REQUIRED WORK:
Copy each of the records below word for word, with nothing left out.

MATERIAL:
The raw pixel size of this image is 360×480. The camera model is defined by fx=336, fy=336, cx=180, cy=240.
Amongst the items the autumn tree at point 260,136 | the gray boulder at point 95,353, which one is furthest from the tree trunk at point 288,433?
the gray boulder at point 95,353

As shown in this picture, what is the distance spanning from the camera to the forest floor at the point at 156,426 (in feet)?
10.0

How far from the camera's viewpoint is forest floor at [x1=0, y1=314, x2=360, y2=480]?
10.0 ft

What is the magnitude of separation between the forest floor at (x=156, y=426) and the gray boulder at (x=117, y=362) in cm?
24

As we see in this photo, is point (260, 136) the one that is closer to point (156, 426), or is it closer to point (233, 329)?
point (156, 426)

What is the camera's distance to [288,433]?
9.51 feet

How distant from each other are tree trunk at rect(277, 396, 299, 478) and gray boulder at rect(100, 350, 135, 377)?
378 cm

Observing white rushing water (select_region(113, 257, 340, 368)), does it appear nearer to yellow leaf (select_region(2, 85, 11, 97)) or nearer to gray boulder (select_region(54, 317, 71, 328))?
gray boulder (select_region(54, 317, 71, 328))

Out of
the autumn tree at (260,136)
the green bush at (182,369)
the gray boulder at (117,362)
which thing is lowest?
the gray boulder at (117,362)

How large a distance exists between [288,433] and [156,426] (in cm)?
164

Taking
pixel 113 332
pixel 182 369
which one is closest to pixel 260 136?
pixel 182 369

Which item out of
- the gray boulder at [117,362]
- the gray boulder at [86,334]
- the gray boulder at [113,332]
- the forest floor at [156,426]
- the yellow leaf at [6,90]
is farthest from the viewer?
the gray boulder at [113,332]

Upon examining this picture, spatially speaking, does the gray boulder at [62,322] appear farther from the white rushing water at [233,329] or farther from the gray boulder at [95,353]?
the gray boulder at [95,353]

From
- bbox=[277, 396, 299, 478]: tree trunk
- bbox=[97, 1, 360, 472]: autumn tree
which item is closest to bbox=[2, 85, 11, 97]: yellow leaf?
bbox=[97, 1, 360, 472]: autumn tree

RIGHT ANSWER:
The raw pixel size of this image is 360×480. The camera model is defined by fx=336, fy=336, cx=180, cy=240.
Amongst the items the autumn tree at point 260,136 | the gray boulder at point 95,353, which one is furthest from the tree trunk at point 288,433?
the gray boulder at point 95,353

As shown in this picture, what is the distance spanning from the camera to the forest floor at the point at 156,426 (in feet)?
10.0

How far from the camera's viewpoint is forest floor at [x1=0, y1=314, x2=360, y2=480]?
10.0 ft

What is the magnitude of separation between the forest floor at (x=156, y=426) and the gray boulder at (x=117, y=362) in cm?
24

As we see in this photo, is point (260, 136) the one that is closer to point (156, 426), or is it closer to point (233, 329)?
point (156, 426)

What is the camera's distance to [288,433]?
9.51 feet

How distant from each other are tree trunk at rect(277, 396, 299, 478) and gray boulder at rect(100, 350, 135, 377)?
378 cm

Observing white rushing water (select_region(113, 257, 340, 368)), does it appear nearer to yellow leaf (select_region(2, 85, 11, 97)) or nearer to gray boulder (select_region(54, 317, 71, 328))?
gray boulder (select_region(54, 317, 71, 328))

Out of
the autumn tree at (260,136)
the green bush at (182,369)
the gray boulder at (117,362)
which thing is lowest?
the gray boulder at (117,362)

How large a distance exists between [288,433] and [156,426] (in cm)?
164

Taking
pixel 113 332
pixel 182 369
which one is closest to pixel 260 136?
pixel 182 369

Which item out of
- the gray boulder at [117,362]
- the gray boulder at [86,334]
- the gray boulder at [113,332]
- the forest floor at [156,426]
- the yellow leaf at [6,90]
is farthest from the viewer?
the gray boulder at [113,332]

Upon examining this picture, spatially speaking, does the gray boulder at [62,322] appear farther from the white rushing water at [233,329] or farther from the gray boulder at [95,353]?
the gray boulder at [95,353]

From
- bbox=[277, 396, 299, 478]: tree trunk
- bbox=[97, 1, 360, 472]: autumn tree
which item is closest to bbox=[2, 85, 11, 97]: yellow leaf?
bbox=[97, 1, 360, 472]: autumn tree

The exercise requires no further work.